¿Cuánto vale mi palabra?
“… No juréis en ninguna manera…pero sea vuestro hablar: Sí, sí; no, no…” (Mateo 5:32-37)
Vivimos en un mundo donde la honestidad brilla por su ausencia. Se nos venden productos a base de promesas que no se pueden cumplir. Los políticos nos comprometen con información a medias o con mentiras. Aun en la iglesia encontramos pastores y líderes que mienten utilizando la Palabra y se cubren bajo el manto de autoridad o posición. No nos debe sorprender que nadie le cree a nadie.
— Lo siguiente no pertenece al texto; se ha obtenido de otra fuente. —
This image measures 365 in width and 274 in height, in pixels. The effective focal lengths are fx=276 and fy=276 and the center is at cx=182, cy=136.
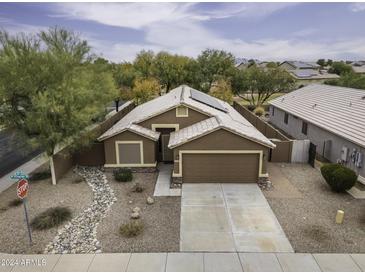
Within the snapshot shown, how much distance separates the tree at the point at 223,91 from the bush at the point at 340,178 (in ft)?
72.3

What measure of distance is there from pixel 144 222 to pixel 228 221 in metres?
3.37

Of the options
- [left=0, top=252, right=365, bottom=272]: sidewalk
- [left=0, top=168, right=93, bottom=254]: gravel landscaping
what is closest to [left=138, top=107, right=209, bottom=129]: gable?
[left=0, top=168, right=93, bottom=254]: gravel landscaping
Cuando Jesús dijo las palabras en Mateo 5:32-37 los líderes religiosos de su día había desarrollado todo un proceso para “garantizar” la veracidad de la palabra de alguna persona. La fiabilidad del testimonio de una persona dependía de lo que estaba dispuesto a utilizar como base de su juramento. Era algo así como la costumbre entre algunos entre nosotros de jurar “por mi madre.” Se tomaba por sentado de que no se podía confiar en la palabra de alguna persona, apenas que estuviera dispuesta a jurar por algo de mucho valor espiritual. Se “tomada a Dios por testigo” en el asunto, asumiendo que la persona temería mentir si Dios era testigo. Parece que si no se tomaba a Dios por testigo no tenía porque temer mentir.
El día de hoy se nos llama a jurar sobre la Biblia o ante Dios como una manera de “garantizar” que la persona va a decir la verdad. También existe el temor del castigo si los sistemas legales pescan a la persona en una mentira. Todo esto nos confirma que solo se puede asegurar la veracidad de lo que dice alguna persona si existe el peligro de castigo, en esta vida o en la venidera.
Jesús invita a los ciudadanos del reino a ser personas que no necesitan jurar para persuadir a otros de la veracidad de su palabra. Nos llama a no jurar, a no hacernos parte de un juego en que la mentira y la verdad son negociables dependiendo del peligro o del castigo que podríamos recibir.
Ser “persona de palabra” es un valor que buscamos en otros, pero que nos cuesta practicar cuando nos encontramos en situaciones difíciles. Es más fácil mentir o contar medias verdades, siendo que no “juramos” decir la verdad. Siendo que así actúan nuestros líderes, es fácil justificarlo.
El jurar es para los que no se les puede confiar la palabra. Jesús nos invita a ser personas que nunca tienen que jurar, ni se les tiene que requerir el juramento porque la gente sabe que vamos a decir la verdad, aunque nos cueste.
El texto nos llama a ser personas transparentes en nuestra palabra. El mundo necesita el testimonio de creyentes a quienes no se les tiene que interpretar sus palabras para ver sin son fiables, ni cuestionar si están hablando “evangelásticamente”. ¿Qué contestarían nuestros amigos, familiares, hijos, compañeros de trabajo o hermanos en la iglesia si le fuéramos a hacer la pregunta que sirve de título de este artículo?